• _Short task_
Output the lines from the one containing "Of the white" through the one containing "Which option from", inclusive, copying them exactly.

• _Information given_
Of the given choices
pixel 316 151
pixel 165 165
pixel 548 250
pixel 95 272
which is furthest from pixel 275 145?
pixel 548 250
---
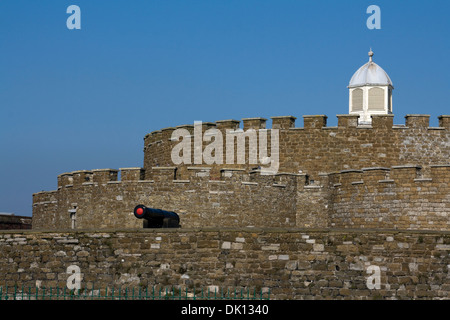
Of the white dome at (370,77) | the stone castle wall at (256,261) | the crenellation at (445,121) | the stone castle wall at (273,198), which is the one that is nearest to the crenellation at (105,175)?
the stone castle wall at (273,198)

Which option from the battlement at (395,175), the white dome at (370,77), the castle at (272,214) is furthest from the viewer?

• _Result of the exercise_
Of the white dome at (370,77) | the stone castle wall at (256,261) | the crenellation at (445,121) | the stone castle wall at (273,198), which is the one that is nearest to the crenellation at (105,175)?
the stone castle wall at (273,198)

Which option from the battlement at (395,175), the white dome at (370,77), the castle at (272,214) is furthest from the viewer?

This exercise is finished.